Look at that! Two weeks in a row. Could consistency be approaching, just as August finally arrives? Who knows, but let’s tread softly and not say anything, lest we jinx things.
This week, I’ve mostly been self-isolating, thanks to the pingdemic – thanks, Covid! – so no new trips to the cinema for me. Bah! Or new movies, in fact – just repeated viewings of Black Widow (2020) on Disney+.
But I have been watching TV, at least.
Mostly, it’s been the regulars: Loki (Disney+) and Superman & Lois (US: The CW). Evil (US: Paramount+; UK: Alibi) I’ve decided is just too silly now, so I’ve given up on it. Damn, that was a good show when it started, too.
Also damn: that was the last Loki of the season, but in a change of tack for Disney+, there’s actually going to be a second season. However, all six episodes of Loki showed me was that Richard E Grant is very funny when dressed in the classic Loki outfit.
I did kind of it enjoy, and I get the feeling I’d have enjoyed it even more if I had any idea who (spoiler alert) Kang was in Marvel comics. Everything looked great and Sophia Di Martino’s Sylvie was lovely.
But so far, it’s feeling a little unnecessary: we already knew there were going to be alternative timelines from Avengers: Endgame. The show spends the entire run trying to stop them from happening. And then they happen. Prune those six episodes from the timeline and we’d be exactly where we were when we started, just absent some great comedic acting from Tom Hiddleston.
I’ll dare say others will argue otherwise, but compared to the innovation of WandaVision (Disney+) and what that is giving the MCU, it doesn’t feel like there’s much point to Loki other than giving us more Loki (something I admit I’m not unhappy about).

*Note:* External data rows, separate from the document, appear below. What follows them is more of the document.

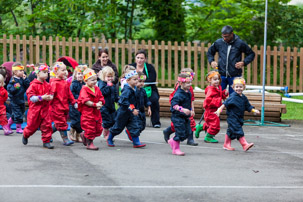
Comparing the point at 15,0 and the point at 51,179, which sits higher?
the point at 15,0

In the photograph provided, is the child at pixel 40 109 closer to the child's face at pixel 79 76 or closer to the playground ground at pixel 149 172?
the playground ground at pixel 149 172

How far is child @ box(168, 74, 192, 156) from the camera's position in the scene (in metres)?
9.79

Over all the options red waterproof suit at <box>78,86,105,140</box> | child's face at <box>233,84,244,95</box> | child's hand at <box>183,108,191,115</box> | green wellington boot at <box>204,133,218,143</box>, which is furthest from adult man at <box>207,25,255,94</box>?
red waterproof suit at <box>78,86,105,140</box>

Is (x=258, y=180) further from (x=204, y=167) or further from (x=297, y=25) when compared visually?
(x=297, y=25)

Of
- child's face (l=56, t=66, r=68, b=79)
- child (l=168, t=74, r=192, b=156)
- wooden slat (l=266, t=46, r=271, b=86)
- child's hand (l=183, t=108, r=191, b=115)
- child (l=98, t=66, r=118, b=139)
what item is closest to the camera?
child's hand (l=183, t=108, r=191, b=115)

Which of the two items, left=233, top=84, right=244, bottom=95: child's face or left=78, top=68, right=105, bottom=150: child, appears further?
left=233, top=84, right=244, bottom=95: child's face

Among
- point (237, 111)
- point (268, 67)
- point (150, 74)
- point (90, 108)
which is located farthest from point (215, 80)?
point (268, 67)

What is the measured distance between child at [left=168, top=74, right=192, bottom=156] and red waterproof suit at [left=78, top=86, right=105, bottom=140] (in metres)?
1.34

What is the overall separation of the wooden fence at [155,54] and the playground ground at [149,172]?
8718 millimetres

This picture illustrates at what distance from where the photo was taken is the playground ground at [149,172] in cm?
697

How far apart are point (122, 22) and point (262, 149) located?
1558 cm

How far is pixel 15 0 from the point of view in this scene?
80.7 ft

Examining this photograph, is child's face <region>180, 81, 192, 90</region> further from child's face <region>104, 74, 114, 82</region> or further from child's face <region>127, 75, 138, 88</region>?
child's face <region>104, 74, 114, 82</region>

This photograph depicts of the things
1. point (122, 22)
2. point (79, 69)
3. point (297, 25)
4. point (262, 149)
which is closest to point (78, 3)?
point (122, 22)
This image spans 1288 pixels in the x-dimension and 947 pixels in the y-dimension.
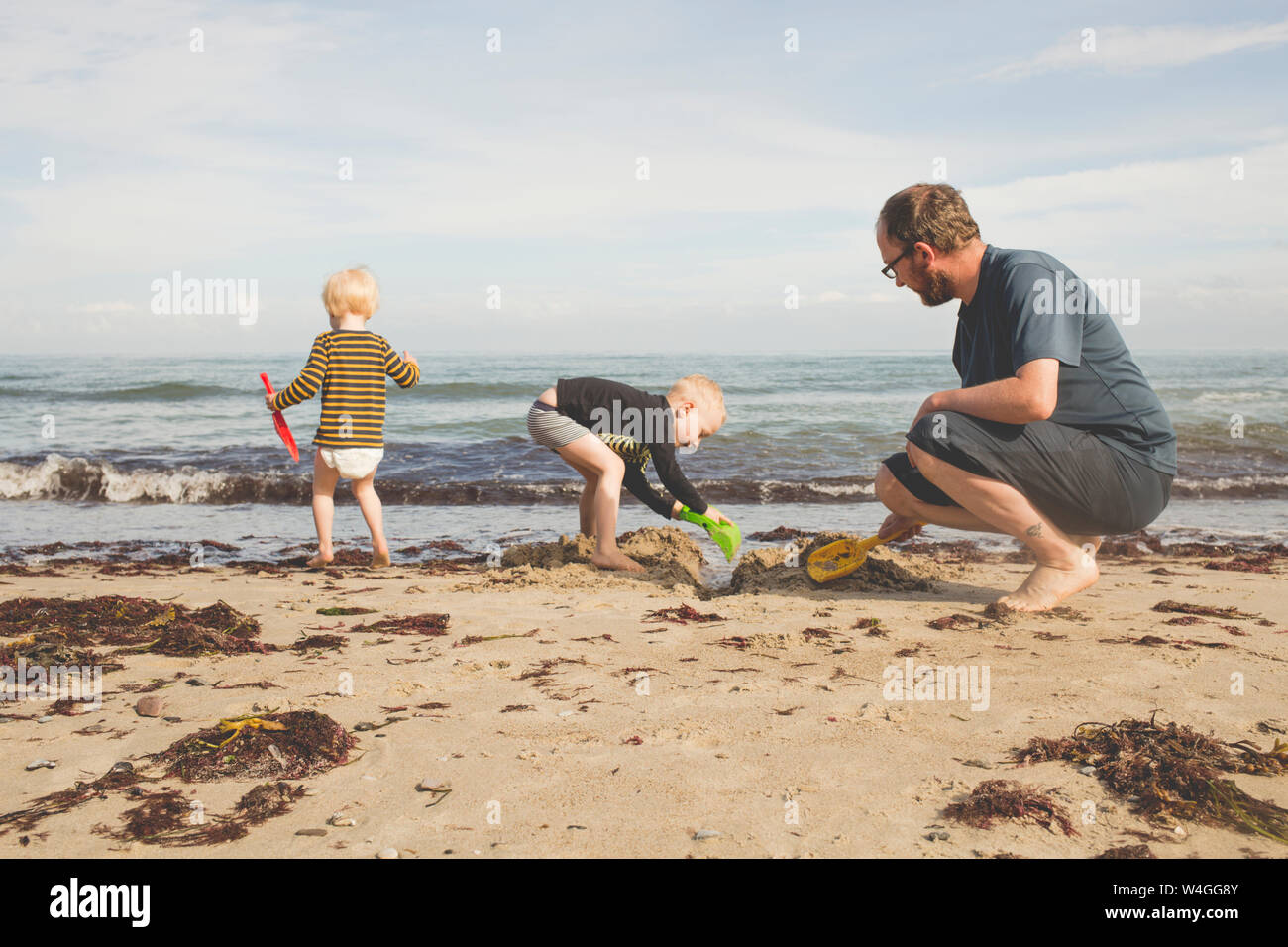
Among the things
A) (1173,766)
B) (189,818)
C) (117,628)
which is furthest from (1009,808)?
(117,628)

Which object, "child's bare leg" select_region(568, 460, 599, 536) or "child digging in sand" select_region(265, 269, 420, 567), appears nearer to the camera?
"child's bare leg" select_region(568, 460, 599, 536)

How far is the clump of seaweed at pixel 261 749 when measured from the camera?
221 centimetres

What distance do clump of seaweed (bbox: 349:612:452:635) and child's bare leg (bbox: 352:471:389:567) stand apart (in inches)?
62.2

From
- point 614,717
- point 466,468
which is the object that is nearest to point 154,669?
point 614,717

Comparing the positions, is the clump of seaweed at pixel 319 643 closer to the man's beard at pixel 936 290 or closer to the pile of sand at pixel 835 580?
the pile of sand at pixel 835 580

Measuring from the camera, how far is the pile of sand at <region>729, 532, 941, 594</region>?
13.9ft

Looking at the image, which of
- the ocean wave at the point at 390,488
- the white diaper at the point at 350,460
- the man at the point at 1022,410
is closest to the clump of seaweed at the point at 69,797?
the man at the point at 1022,410

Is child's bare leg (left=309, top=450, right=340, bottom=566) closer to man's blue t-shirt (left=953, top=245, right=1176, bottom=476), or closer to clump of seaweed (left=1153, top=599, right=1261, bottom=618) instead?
man's blue t-shirt (left=953, top=245, right=1176, bottom=476)

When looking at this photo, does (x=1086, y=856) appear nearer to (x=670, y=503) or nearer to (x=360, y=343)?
(x=670, y=503)

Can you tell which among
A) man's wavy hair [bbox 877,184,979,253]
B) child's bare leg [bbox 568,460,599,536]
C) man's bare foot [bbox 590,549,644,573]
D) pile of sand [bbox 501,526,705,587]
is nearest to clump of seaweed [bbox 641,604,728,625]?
pile of sand [bbox 501,526,705,587]

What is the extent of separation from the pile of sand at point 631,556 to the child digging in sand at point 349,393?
95cm

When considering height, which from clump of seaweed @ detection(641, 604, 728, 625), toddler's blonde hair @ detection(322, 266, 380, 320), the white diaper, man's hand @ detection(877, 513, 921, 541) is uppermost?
toddler's blonde hair @ detection(322, 266, 380, 320)

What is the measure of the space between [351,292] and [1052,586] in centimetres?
420

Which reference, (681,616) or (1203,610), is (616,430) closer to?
(681,616)
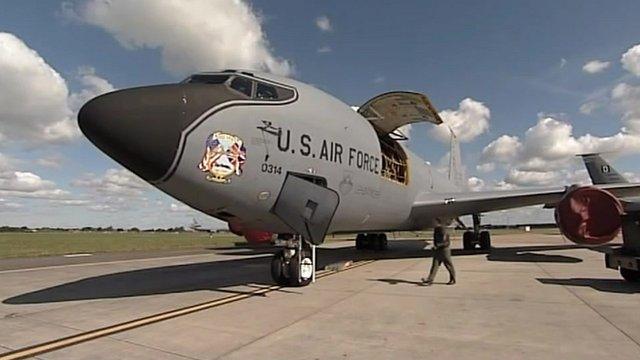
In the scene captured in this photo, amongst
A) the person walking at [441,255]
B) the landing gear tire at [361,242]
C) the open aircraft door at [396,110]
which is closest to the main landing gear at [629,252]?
the person walking at [441,255]

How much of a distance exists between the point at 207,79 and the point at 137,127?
2.02m

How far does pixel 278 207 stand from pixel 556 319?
4.69m

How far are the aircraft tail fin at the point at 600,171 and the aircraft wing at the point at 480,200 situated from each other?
21649 millimetres

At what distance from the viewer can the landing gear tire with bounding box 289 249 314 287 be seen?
880 centimetres

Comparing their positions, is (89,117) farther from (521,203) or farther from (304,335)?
(521,203)

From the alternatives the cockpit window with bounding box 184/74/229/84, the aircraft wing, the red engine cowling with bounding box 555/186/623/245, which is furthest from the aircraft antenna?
the cockpit window with bounding box 184/74/229/84

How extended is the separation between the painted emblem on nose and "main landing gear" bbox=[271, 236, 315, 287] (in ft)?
7.54

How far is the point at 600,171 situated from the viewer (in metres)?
→ 34.6

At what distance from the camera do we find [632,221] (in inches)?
353

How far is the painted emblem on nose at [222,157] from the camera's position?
21.7 ft

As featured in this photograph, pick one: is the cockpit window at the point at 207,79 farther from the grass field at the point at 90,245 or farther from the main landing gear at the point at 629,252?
the grass field at the point at 90,245

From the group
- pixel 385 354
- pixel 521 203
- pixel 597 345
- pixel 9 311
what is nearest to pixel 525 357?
pixel 597 345

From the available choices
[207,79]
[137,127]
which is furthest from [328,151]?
[137,127]

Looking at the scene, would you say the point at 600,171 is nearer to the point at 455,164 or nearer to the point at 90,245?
the point at 455,164
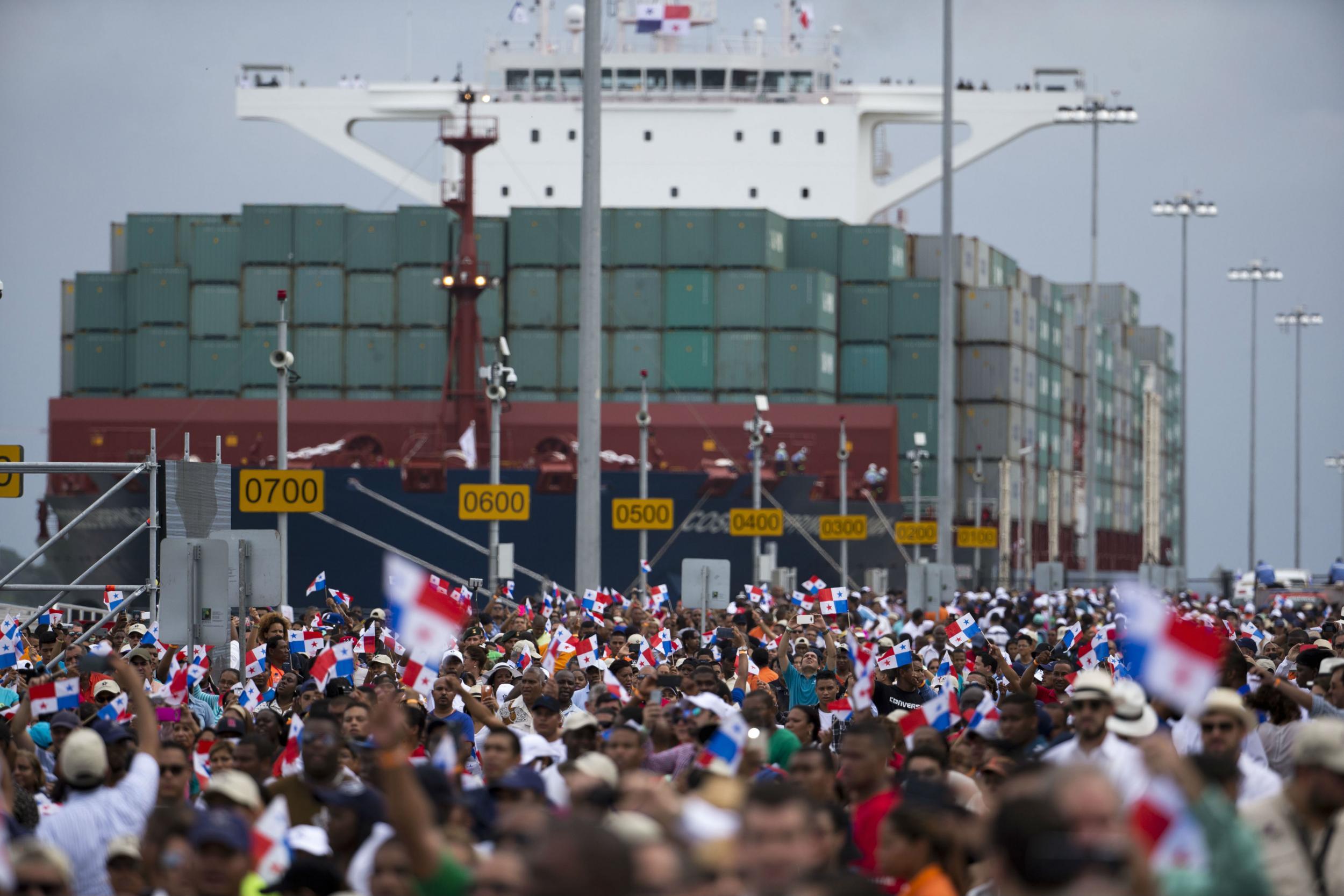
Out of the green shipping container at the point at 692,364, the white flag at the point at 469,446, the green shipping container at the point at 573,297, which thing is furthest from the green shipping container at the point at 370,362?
the green shipping container at the point at 692,364

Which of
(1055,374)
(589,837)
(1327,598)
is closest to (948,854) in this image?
(589,837)

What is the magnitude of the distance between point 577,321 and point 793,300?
623 cm

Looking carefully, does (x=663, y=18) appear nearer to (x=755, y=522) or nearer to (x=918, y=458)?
(x=918, y=458)

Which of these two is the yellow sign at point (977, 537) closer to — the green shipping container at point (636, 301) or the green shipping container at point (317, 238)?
the green shipping container at point (636, 301)

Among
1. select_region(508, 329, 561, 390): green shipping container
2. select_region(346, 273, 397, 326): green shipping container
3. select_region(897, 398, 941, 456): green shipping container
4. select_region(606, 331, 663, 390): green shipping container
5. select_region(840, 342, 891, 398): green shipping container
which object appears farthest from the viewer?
select_region(897, 398, 941, 456): green shipping container

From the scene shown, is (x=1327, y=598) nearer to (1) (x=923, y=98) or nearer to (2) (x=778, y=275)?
(2) (x=778, y=275)

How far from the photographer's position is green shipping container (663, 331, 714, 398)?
56.2m

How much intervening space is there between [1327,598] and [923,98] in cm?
2509

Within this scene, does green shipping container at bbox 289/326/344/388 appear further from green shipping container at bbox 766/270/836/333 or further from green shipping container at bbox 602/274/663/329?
green shipping container at bbox 766/270/836/333

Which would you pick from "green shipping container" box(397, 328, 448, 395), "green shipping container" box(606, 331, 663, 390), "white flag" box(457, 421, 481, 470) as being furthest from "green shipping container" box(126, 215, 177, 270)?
"white flag" box(457, 421, 481, 470)

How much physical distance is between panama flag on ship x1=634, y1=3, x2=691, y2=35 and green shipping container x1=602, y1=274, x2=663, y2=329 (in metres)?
9.93

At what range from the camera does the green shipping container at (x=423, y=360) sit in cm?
5441

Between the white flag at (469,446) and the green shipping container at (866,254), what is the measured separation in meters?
16.8

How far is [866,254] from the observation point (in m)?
61.2
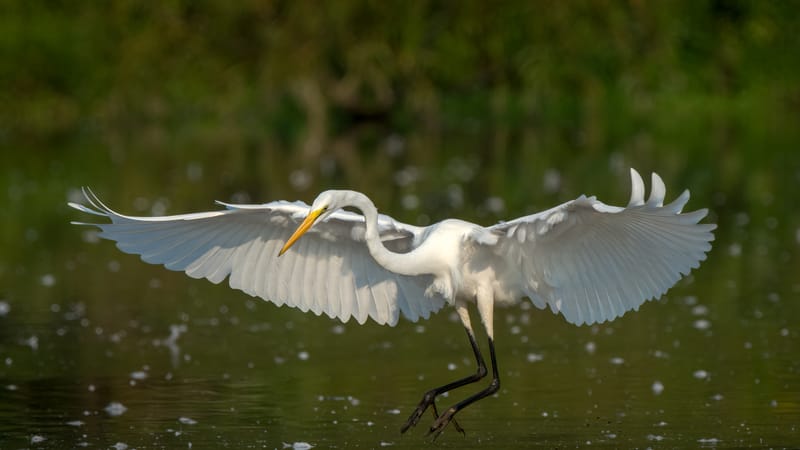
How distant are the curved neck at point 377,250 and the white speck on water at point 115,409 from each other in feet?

Superman & Lois continues to give us the definite Superman of any TV show or movie, and we had a sort of conclusion to the current story arc this week, which ended in the most inspiring way possible. Screw Zac Snyder and ‘the symbol means hope but my movie isn’t going to give you any’ – this is a show that is also definitively about the world’s nicest and most inspiring superhero and it knows it without being cheesy.
Slightly oddly we also got a cameo from Diggle (David Ramsey) from the Arrowverse, which amounted to very little (so much for the Green Lantern suggestions), although he’s set to be in future episodes, too. His appearance, however, raised the flipside of the question we always asked when watching Supergirl: where the Hell was Supergirl in all of this and why wasn’t the baddie interested in her at all? Are Kryptonians that sexist?
I did give on new show a try as well…
Whitstable Pearl (UK: Acorn TV)
Whistable Pearl is based on one of those neverending stream of crime books that see quirky men or women in small towns solve all manner of unexpected crimes. This adaptation, one of the first original shows by streaming service Acorn TV, sees Pearl (Kerry Godliman from After Life, Treadstone), an ex-copper turned restaurateur, trying to become a private detective in her native oyster-loving Kent town of Whitstable, while striking up a sort of relationship with widowed ex-cop Howard Charles (The Musketeers) and trying to deal with her grown-up son’s problems, as well as those of her waitress and her mum (Frances Barber).
Normally, I give these kinds of things a wide berth, but not only do I go on holiday in Whitstable a lot so know it well, I was actually on holiday when they were filming it there in October and so I might even be in some of the establishing shots – I was certainly passing the house of ‘posh woman’ in episode two. So I thought I’d give it a go.
The first thing to note is that it’s really trying hard to be a Nordic Noir with its title sequence and theme: apparently, that’s now the go-to for European crime shows of any kind. However, the show itself is pretty generic stuff after that, without much edge to it. It’s 45 minutes in which a crime is established, everyone gets interrogated by Charles and/or Godliman in various capacities or they interrogate each other for facts/local knowledge, and the whole thing gets solved by the end. There’s nothing really remarkable about it at all. Even Charles seems weary of the pedestrian nature of the plotting.
But… it does look great. They use Whitstable and other Kent locations well (Ramsgate harbour gets a look in in episode two), although I spent most of my time trying to work out what specific shops and restaurants normally were when they’re not covered in fake fascias. Everything looks quasi-moody and picturesque (or at least like Whitstable in October when it’s not absolutely bucketing it down). Godliman is actually a charismatic screen presence. Two eps was my limit, but if you like slightly quirky crime shows in regional UK locations, Whitstable Pearl is worth a try.
That’s what I watched. But what did you watch?